Task details
Find every line in the listing below that contains the string "snow", and copy each of those lines.
··· Records provided
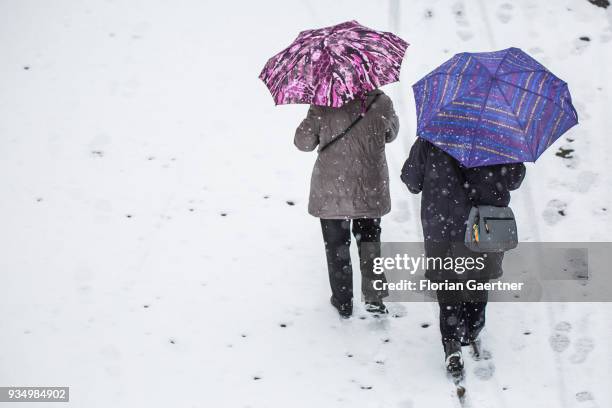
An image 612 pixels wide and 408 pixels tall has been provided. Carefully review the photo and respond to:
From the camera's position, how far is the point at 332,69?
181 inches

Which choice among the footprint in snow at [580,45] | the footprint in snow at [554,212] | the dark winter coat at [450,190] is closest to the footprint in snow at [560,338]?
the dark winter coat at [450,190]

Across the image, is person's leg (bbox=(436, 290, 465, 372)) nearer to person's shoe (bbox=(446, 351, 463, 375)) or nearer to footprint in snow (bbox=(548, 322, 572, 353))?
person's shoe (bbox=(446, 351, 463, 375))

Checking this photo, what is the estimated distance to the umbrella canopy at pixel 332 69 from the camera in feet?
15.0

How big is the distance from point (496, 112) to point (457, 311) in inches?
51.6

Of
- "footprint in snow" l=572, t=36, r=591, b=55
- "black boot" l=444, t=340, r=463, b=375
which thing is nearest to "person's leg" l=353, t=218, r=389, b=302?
······
··· Records provided
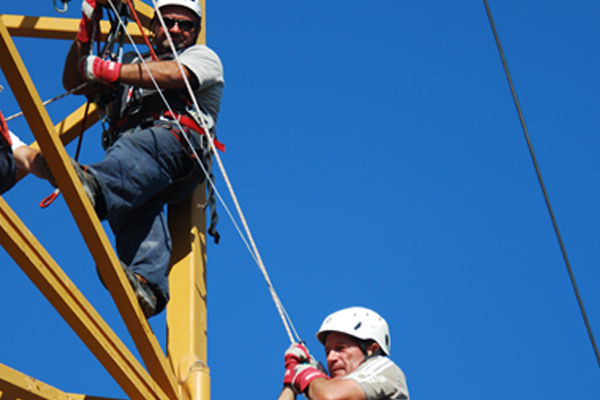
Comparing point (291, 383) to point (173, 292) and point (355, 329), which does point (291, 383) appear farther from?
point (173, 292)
······
Final result
Which choice among the footprint in snow at [580,45] | the footprint in snow at [554,212] | the dark winter coat at [450,190] is closest to the footprint in snow at [560,338]?
Across the image, is person's leg (bbox=(436, 290, 465, 372)) nearer to person's shoe (bbox=(446, 351, 463, 375)) or nearer to footprint in snow (bbox=(548, 322, 572, 353))?
- "footprint in snow" l=572, t=36, r=591, b=55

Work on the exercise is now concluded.